What the task asks. Report, from the records below, every line where the word "site" appears.

Data.
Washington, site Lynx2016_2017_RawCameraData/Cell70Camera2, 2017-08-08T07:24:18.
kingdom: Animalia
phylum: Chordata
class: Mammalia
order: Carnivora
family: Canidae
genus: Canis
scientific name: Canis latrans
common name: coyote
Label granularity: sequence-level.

--

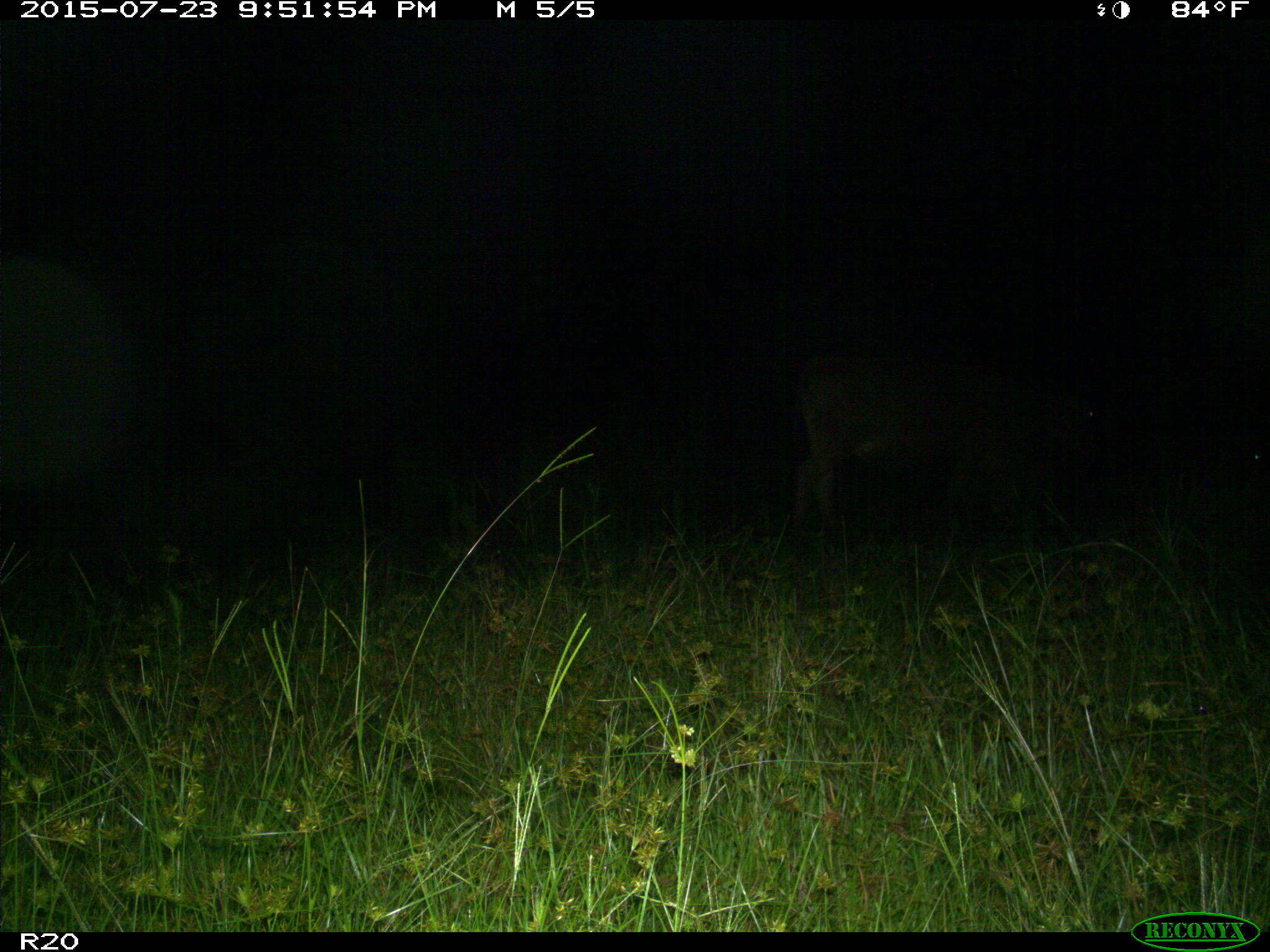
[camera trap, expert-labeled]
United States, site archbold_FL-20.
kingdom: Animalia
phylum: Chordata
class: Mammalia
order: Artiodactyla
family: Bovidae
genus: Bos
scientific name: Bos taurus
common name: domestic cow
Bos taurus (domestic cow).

Answer box.
Washington, site Lynx2016_2017_RawCameraData/Cell70Camera2, 2017-08-08T07:24:18.
United States, site archbold_FL-20.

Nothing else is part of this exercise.